As the U.S. government is paying for this product, REGEN-COV is free of charge to requesting treatment sites. Patients will not incur any charges for the product, but, dependent on coverage, may be charged for the cost of administration.

COVERAGE OF MONOCLONAL ANTIBODY PRODUCTS TO TREAT COVID-19
PATIENT INFUSION DAY GUIDE

*IMPORTANT INFORMATION: Infusion sites displayed in this tool have been authorized to administer antibody treatments for COVID-positive patients under Emergency Use Authorization. These antibody therapies are restricted to certain high-risk patients and require a drug order (similar to a prescription) from a healthcare provider (HCP) for eligible patients.
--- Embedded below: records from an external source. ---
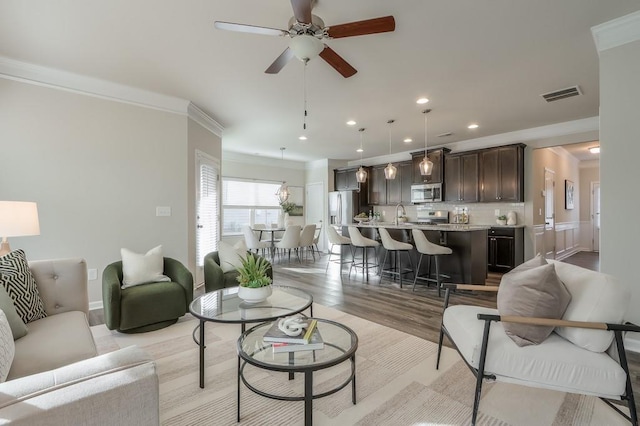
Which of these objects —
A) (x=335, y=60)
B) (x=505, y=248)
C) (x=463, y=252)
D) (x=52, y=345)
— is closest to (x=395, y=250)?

HCPs must verify eligibility of their patients and verify the availability of doses at an authorized infusion site before they refer an eligible patient to schedule an appointment to receive treatment at an authorized infusion site. Please note that the inclusion of a site does not imply current availability of doses. More states and locations are regularly being added to both resources. Any questions related to distribution should be directed to AmerisourceBergen Corporation.

The development and manufacturing of casirivimab and imdevimab has been funded in part with federal funds from the Biomedical Advanced Research and Development Authority (BARDA), part of the Office of the Assistant Secretary for Preparedness and Response at the U.S. Department of Health and Human Services (HHS) under OT number: HHSO100201700020C.
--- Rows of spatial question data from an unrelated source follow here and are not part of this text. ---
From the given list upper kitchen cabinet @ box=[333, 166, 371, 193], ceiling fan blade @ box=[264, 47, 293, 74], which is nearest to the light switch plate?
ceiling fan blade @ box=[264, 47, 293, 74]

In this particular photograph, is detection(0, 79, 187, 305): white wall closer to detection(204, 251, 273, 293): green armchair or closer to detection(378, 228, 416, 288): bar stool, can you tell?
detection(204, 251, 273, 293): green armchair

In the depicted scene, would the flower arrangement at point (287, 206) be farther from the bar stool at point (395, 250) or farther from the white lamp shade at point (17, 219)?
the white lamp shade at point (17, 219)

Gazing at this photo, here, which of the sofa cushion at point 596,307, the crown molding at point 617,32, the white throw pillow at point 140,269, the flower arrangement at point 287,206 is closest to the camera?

IMPORTANT SAFETY INFORMATION

Warnings and important possible side effects of REGEN-COV (casirivimab with imdevimab)

  • Allergic reactions: Allergic reactions can happen during and after infusion with REGEN-COV. Tell your healthcare provider right away if you get any of the following signs and symptoms of allergic reactions: fever, chills, nausea, headache, shortness of breath, low or high blood pressure, rapid or slow heart rate, chest discomfort or pain, weakness, confusion, feeling tired, wheezing, swelling of your lips, face, or throat, rash including hives, itching, muscle aches, dizziness and sweating. These reactions may be severe or life threatening.
  • Worsening symptoms after treatment: You may experience new or worsening symptoms after infusion, including fever, difficulty breathing, rapid or slow heart rate, tiredness, weakness or confusion. If these occur, contact your healthcare provider or seek immediate medical attention as some of these events have required hospitalization. It is unknown if these events are related to treatment or are due to the progression of COVID-19.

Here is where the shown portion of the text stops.